▶ **Data for review**:
········

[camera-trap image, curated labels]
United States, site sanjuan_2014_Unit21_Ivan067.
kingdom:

········

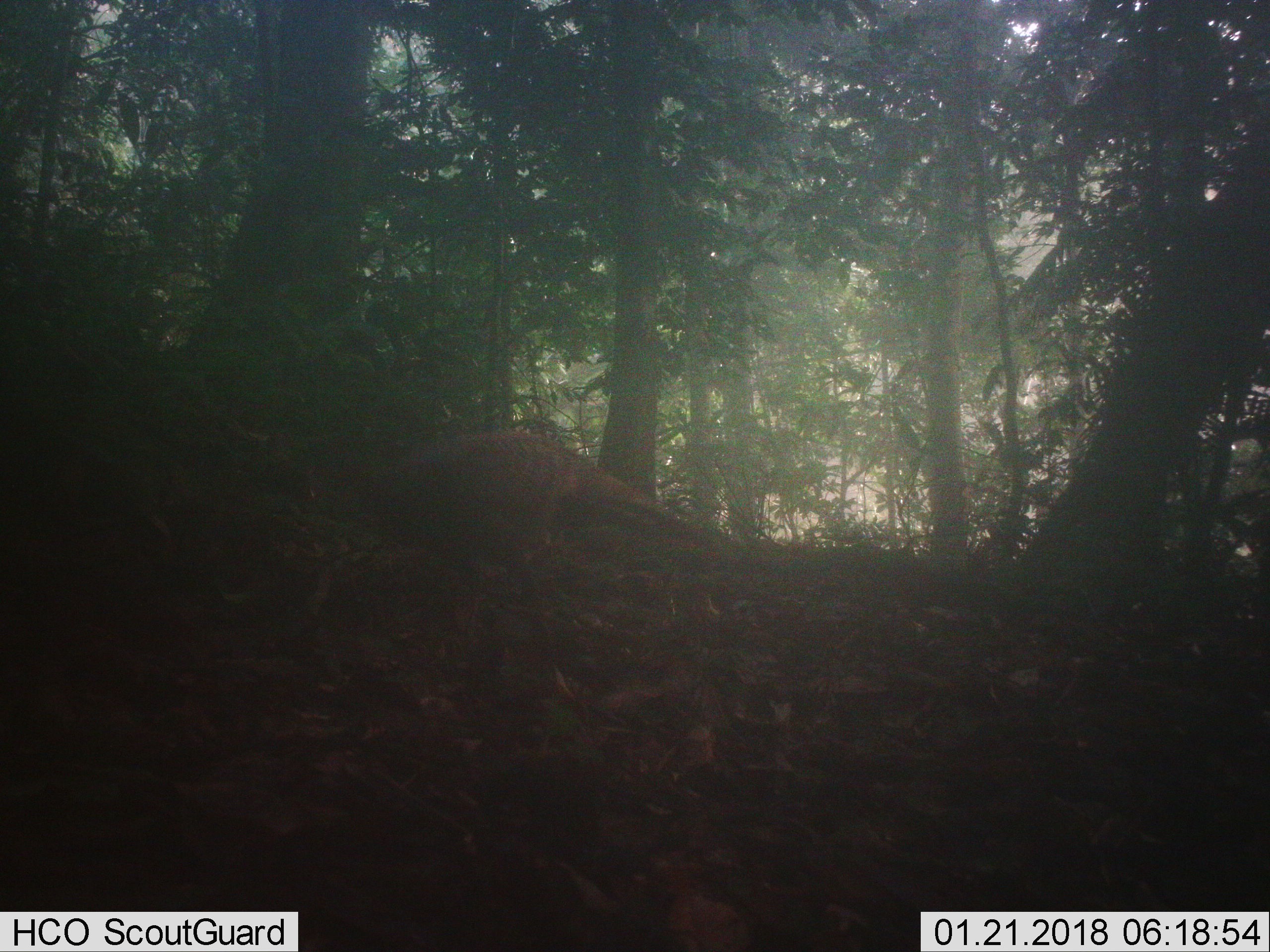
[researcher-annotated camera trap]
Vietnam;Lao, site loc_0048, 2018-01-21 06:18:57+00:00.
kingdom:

········

▶ **Task directions**: Of all the lines above, count the ones that include the string "trap" and give the number alone.

▶ **Result of this exercise**: 2